Mais le rédacteur en chef de la publication Africa Confidential, basée au Royaume-Uni, Patrick Smith, a déclaré que la guerre offrait d’énormes opportunités aux pays producteurs de pétrole et de gaz.

“L’Europe doit rapidement trouver des alternatives au gaz russe, et les alternatives les plus fiables se trouvent en Afrique. C’est une excellente occasion pour les États africains d’intervenir et de conclure rapidement de nouveaux accords”, a-t-il ajouté.

Un Égyptien vend du pain devant la mosquée al-Azhar, au Caire, le 8 décembre 2017.

CRÉDIT PHOTO,GETTY IMAGES

Légende image,L’inquiétude grandit face à une forte augmentation du prix du pain

Selon lui, le plus grand danger auquel l’Afrique est confrontée est la hausse probable des prix du pain, la Russie et l’Ukraine fournissant environ 30 % du blé mondial.

“Le prix du pain a été un moteur de l’instabilité politique, et a déclenché le printemps arabe. Les pays du Maghreb – l’Égypte, la Tunisie, le Maroc, la Libye et l’Algérie, qui dépendent fortement du blé – pourraient être les plus touchés par le resserrement de l’offre et la hausse des prix”, a déclaré M. Smith.

Le Kenya s’inquiète également de l’impact que la guerre – et les sanctions financières à l’encontre de la Russie – pourraient avoir sur son industrie vitale du thé. La Russie figure parmi les cinq premiers consommateurs de son thé, ce qui aide le Kenya à gagner des devises étrangères.

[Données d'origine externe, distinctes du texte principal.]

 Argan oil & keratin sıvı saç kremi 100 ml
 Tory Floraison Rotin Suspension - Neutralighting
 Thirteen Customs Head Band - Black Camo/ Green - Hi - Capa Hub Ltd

Une femme kenyane cueille des feuilles de thé dans une plantation de thé dans la circonscription de Mathioya, à Muranga, au Kenya, le 20 août 2021.

CRÉDIT PHOTO,GETTY IMAGES

Légende image,Le Kenya est un grand exportateur de thé

“Le thé et les autres boissons sont classés dans la catégorie des produits alimentaires et ne devraient normalement pas être affectés par les sanctions commerciales”, a déclaré Edward Mudibo, directeur général de l’East Africa Tea Traders Association (EATTA).

Toutefois, il a ajouté que certains négociants ne veulent pas prendre le risque de voir la Russie exclue des systèmes de paiement internationaux.

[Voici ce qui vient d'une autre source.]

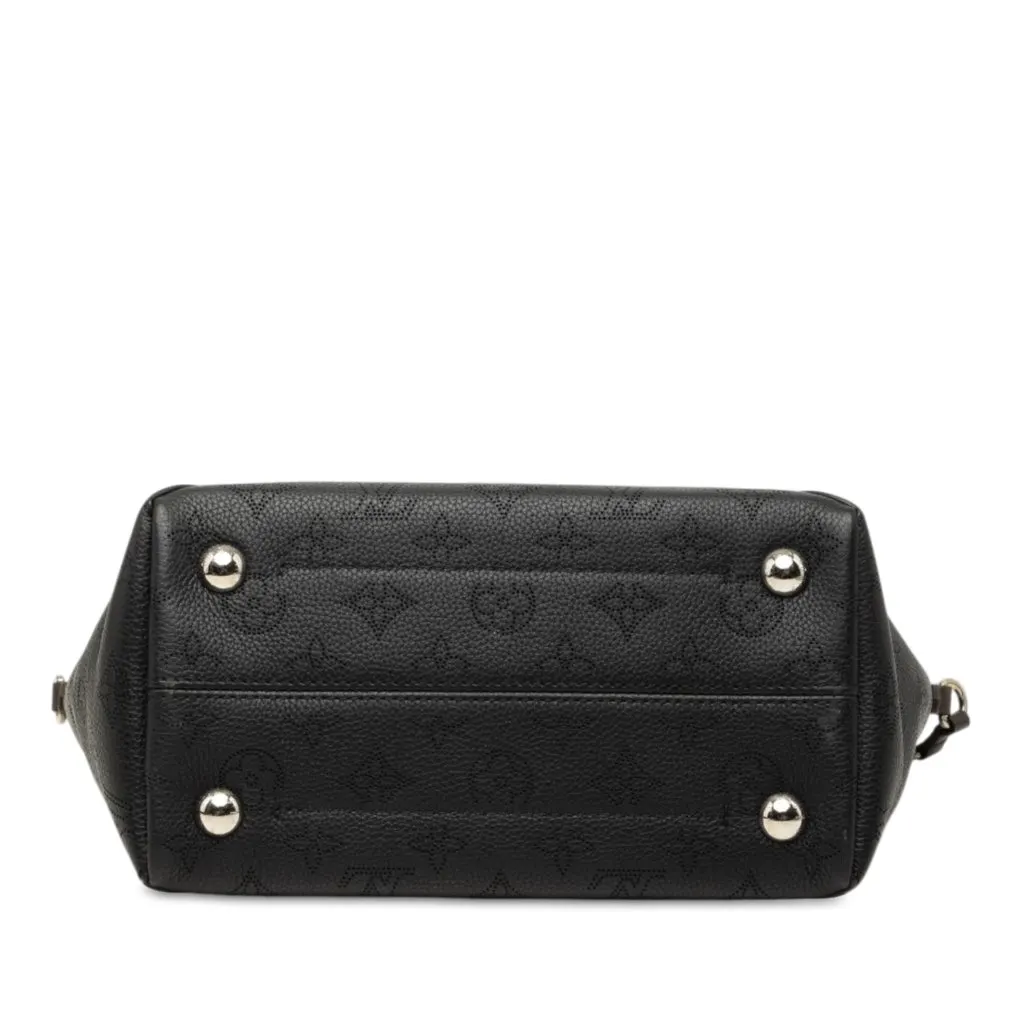 Louis Vuitton Monogram Mahina Hina PM Black Leather Very good - Inside View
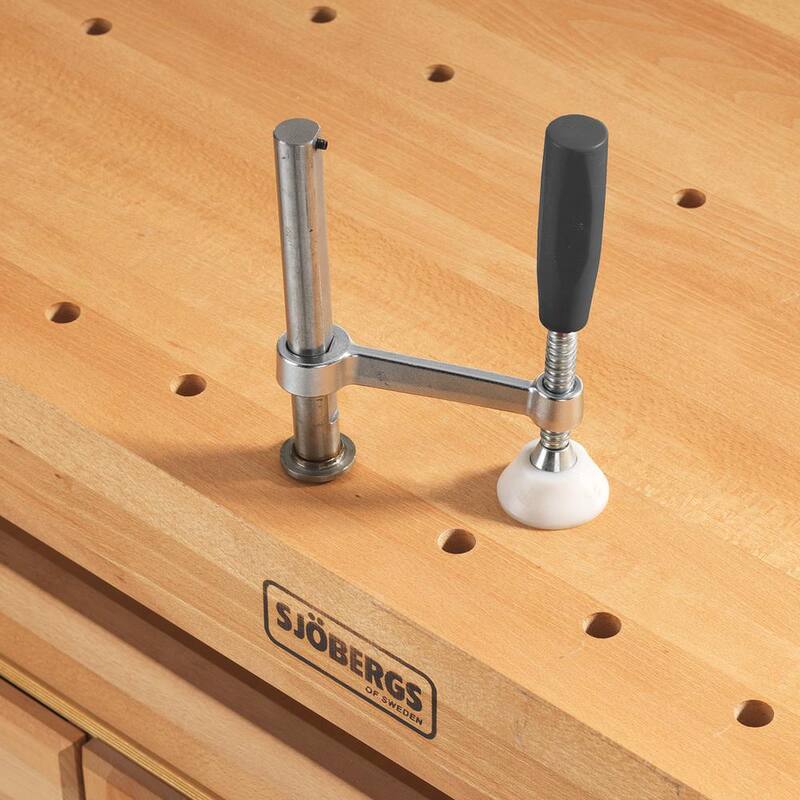 Sjobergs Scandi Plus 9 pulgadas de ancho x 17 pulgadas de largo Banco de trabajo de acero con Holdfast de 3/4 de pulgada - SJO-33639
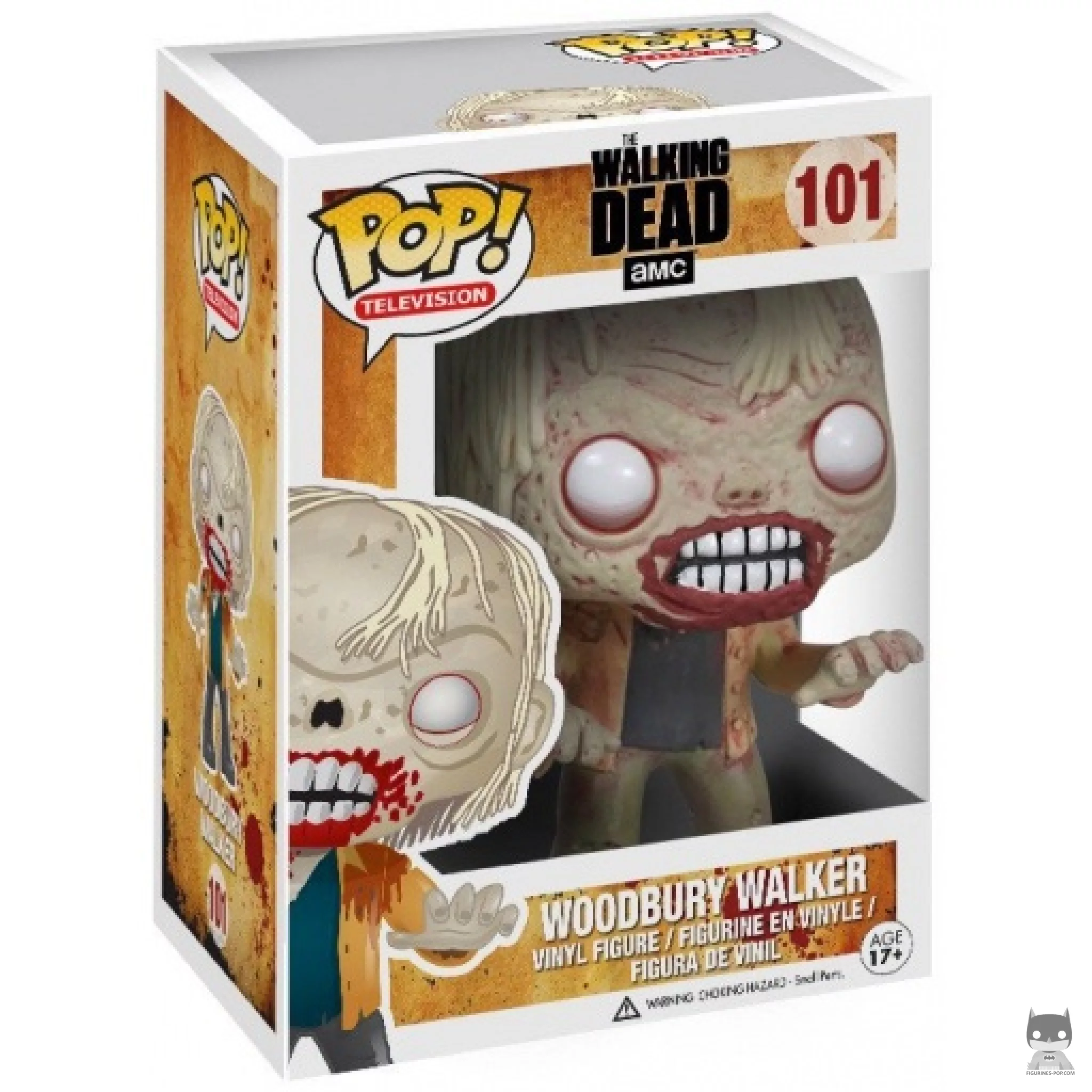 Woodbury Walker Funko Pop! figure in its box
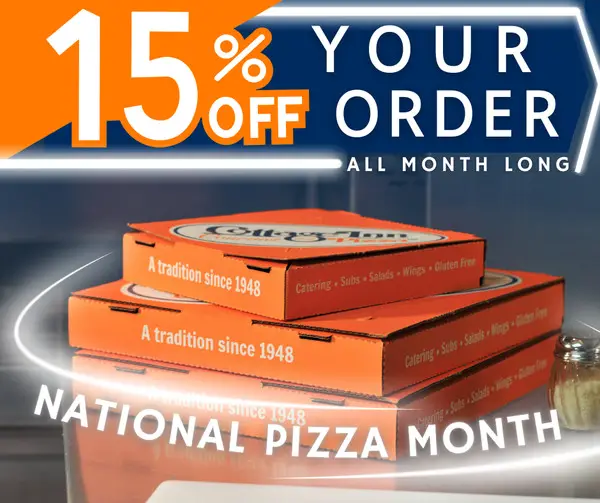 Cottage Inn Pizza National Pizza Month [National Pizza Month] Get 15% Off Your Order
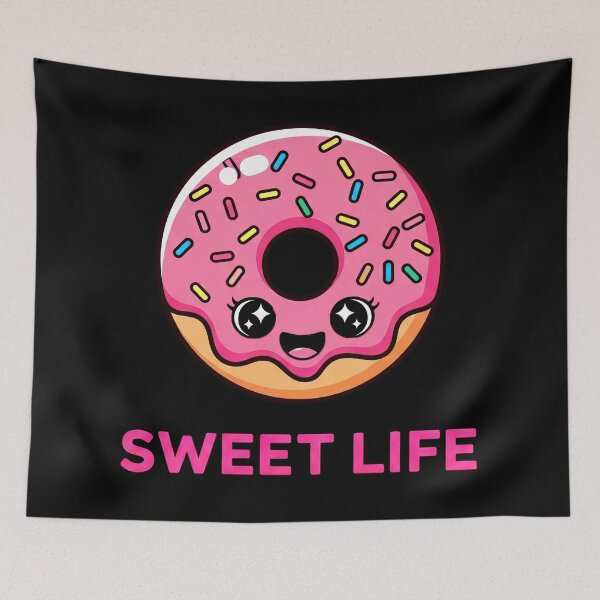 Item preview, Sweet Life Cute Kawaii Donut Sprinkle Graphic designed and sold by DigitalArtx-com.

Qu’en est-il des Africains en Ukraine ?

Grâce à ses frais de scolarité abordables et à ses liens avec l’Afrique remontant à l’ère soviétique, l’Ukraine est une destination de choix pour les étudiants africains, qui sont des milliers à étudier dans ses universités, notamment en médecine. D’autres Africains vivent et travaillent également en Ukraine.

Avec l’éclatement de la guerre, leur sécurité suscite de plus en plus d’inquiétudes. Le ministère ghanéen des affaires étrangères a exhorté ses plus de 1 000 ressortissants à se “réfugier” chez eux ou dans des abris désignés par le gouvernement.

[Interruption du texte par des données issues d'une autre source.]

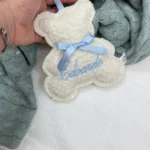 Pendente culla orsetto ricamato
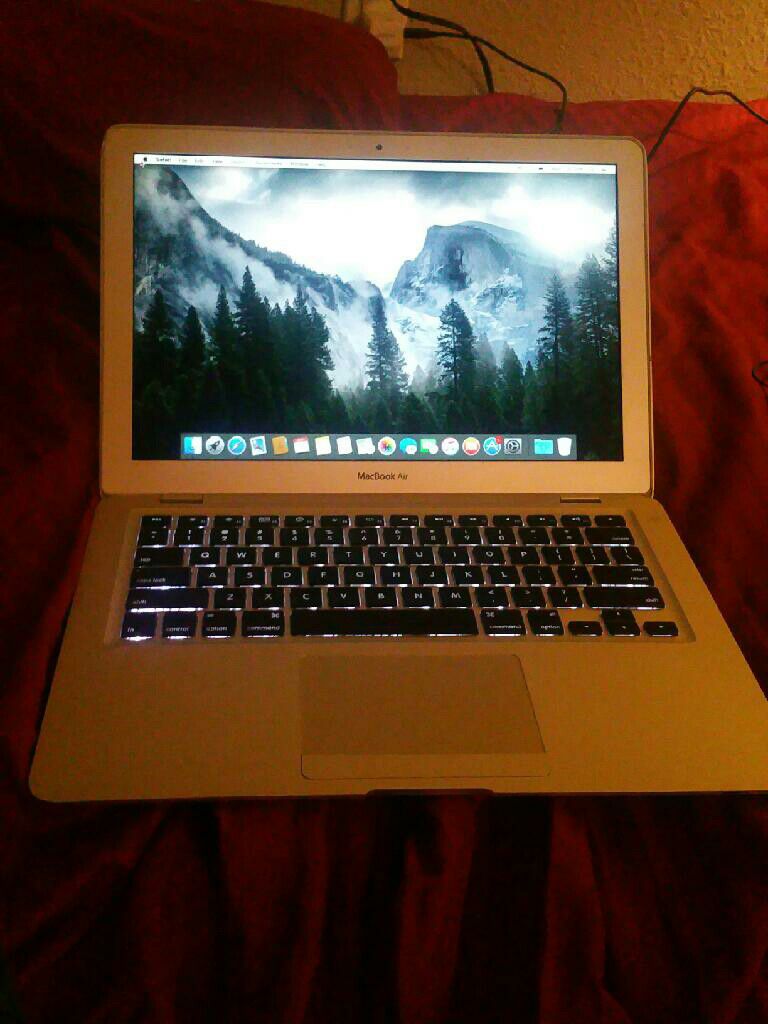 Macbook Air 13 inch 2009 works great comes with charger screen is a little wobbly with some dents no issues message me!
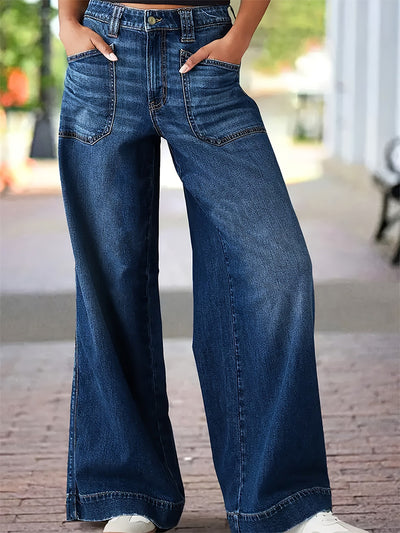 Jean taille haute ample d'inspiration vintage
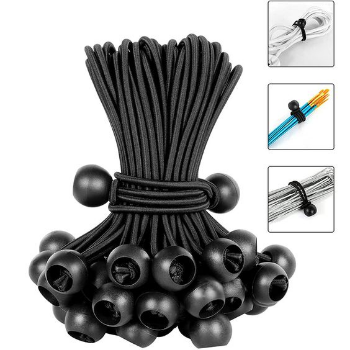 Ball Bungee Colorful High Quality OEM ODM Polyester DTY PP PE Rubber Household Striped Bungee Rope KYUNGJIN Vietnam Manufacturer 3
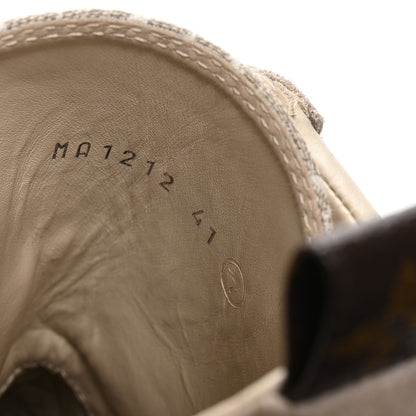 Louis Vuitton Suede Calfskin Laureate Platform Desert Boots 41 Beige 8 of 8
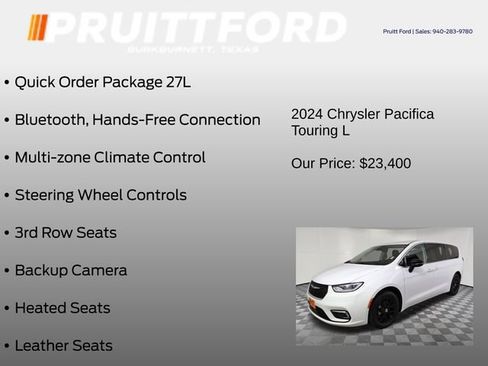 Used 2024 Chrysler Pacifica Touring-L FWD image 7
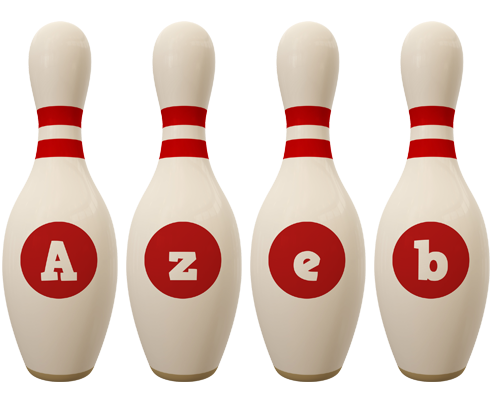 Azeb bowling-pin logo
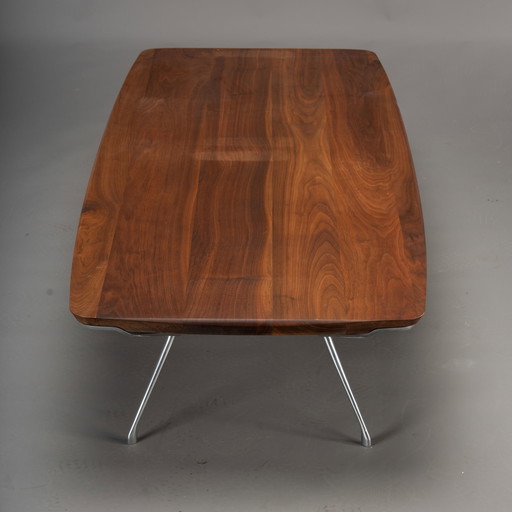 Niedriger Couchtisch aus Teakholz von Design on Stock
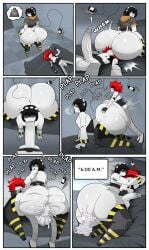 after_sex anal anal_sex ass ass_bigger_than_body ass_bigger_than_head ass_bigger_than_torso ass_focus ass_grab balls bed bedroom before_and_after before_sex big_ass big_penis black_hair blowjob blowjob_face bodily_fluids bodily_fluids_from_penis bodily_fluids_on_penis bubble_ass bubble_butt butt clothed clothing cock comic comic_page cowgirl_position cum cum_in_ass cum_inside cum_overflow cum_overflowing dick ejaculation erect_penis erection happy happy_sex heavenly_ass horny horny_male huge_ass hyper_ass large_ass male/female massive_ass murder_drones murder_drones_oc no_breasts no_nipples nude nude_female nude_male oc oral oral_sex original original_character pale_skin penis plap pocketman555 precum red_hair robot robot_boy robot_girl robot_humanoid sex sex_from_behind sitting sitting_on_face sitting_on_person sleeping sleeping_nude sleeping_together small_breasts small_male sucking sucking_penis sweat sweatdrop sweating sweaty sweaty_body tail thick_ass thick_thighs thighs thighs_bigger_than_head voluptuous voluptuous_body voluptuous_female white_body white_skin_(monochrome)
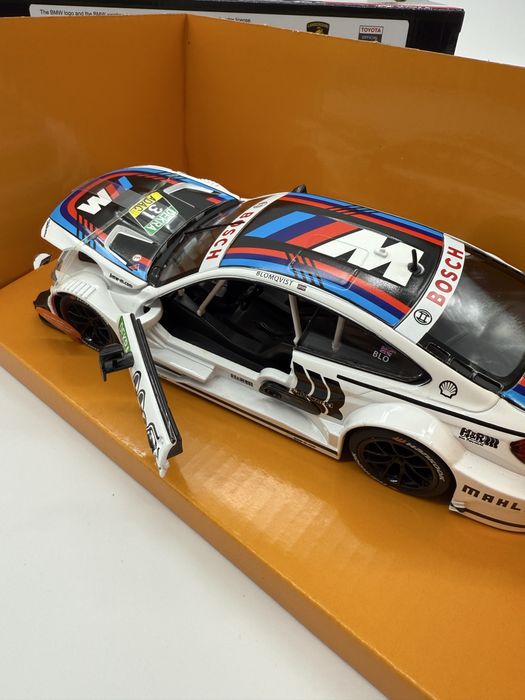 Металева машинка Автопром BMW M4 DTM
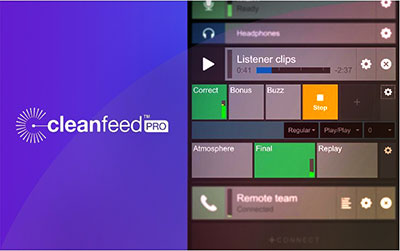 Cleanfeed enhanced studio tools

Mais la National Union of Ghana Students a appelé le gouvernement à organiser leur évacuation, affirmant que la guerre exige une réponse similaire à celle qui a été prise lors de la première pandémie de coronavirus.

“Nous pensons que le modèle utilisé pour l’évacuation des étudiants de Chine au plus fort de la pandémie de Covid-19 pourrait être adopté dans ce cas également”, a-t-il déclaré dans un communiqué.

Les pays africains qui comptent le plus d’étudiants en Ukraine sont le Maroc (8 000), le Nigeria (4 000) et l’Égypte (3 500). Ils constituaient – comme le souligne la publication panafricaine Quartz – près de 20% de tous les étudiants étrangers étudiant en Ukraine en 2020.

Le ministère nigérian des Affaires étrangères a déclaré avoir “reçu avec surprise” la nouvelle de l’incursion de la Russie, et que des mesures étaient prises pour assurer la sécurité de ses ressortissants en Ukraine et “faciliter l’évacuation de ceux qui souhaitent partir” dès la réouverture des aéroports.

Une étudiante en médecine nigériane en Ukraine, Fatima Halilu, a déclaré à la BBC qu’elle avait quitté Kiev il y a près de deux semaines.

“Tous mes amis sont encore à Kiev. Ils semblent bloqués, perdus et désorientés”, a déclaré la jeune femme de 18 ans.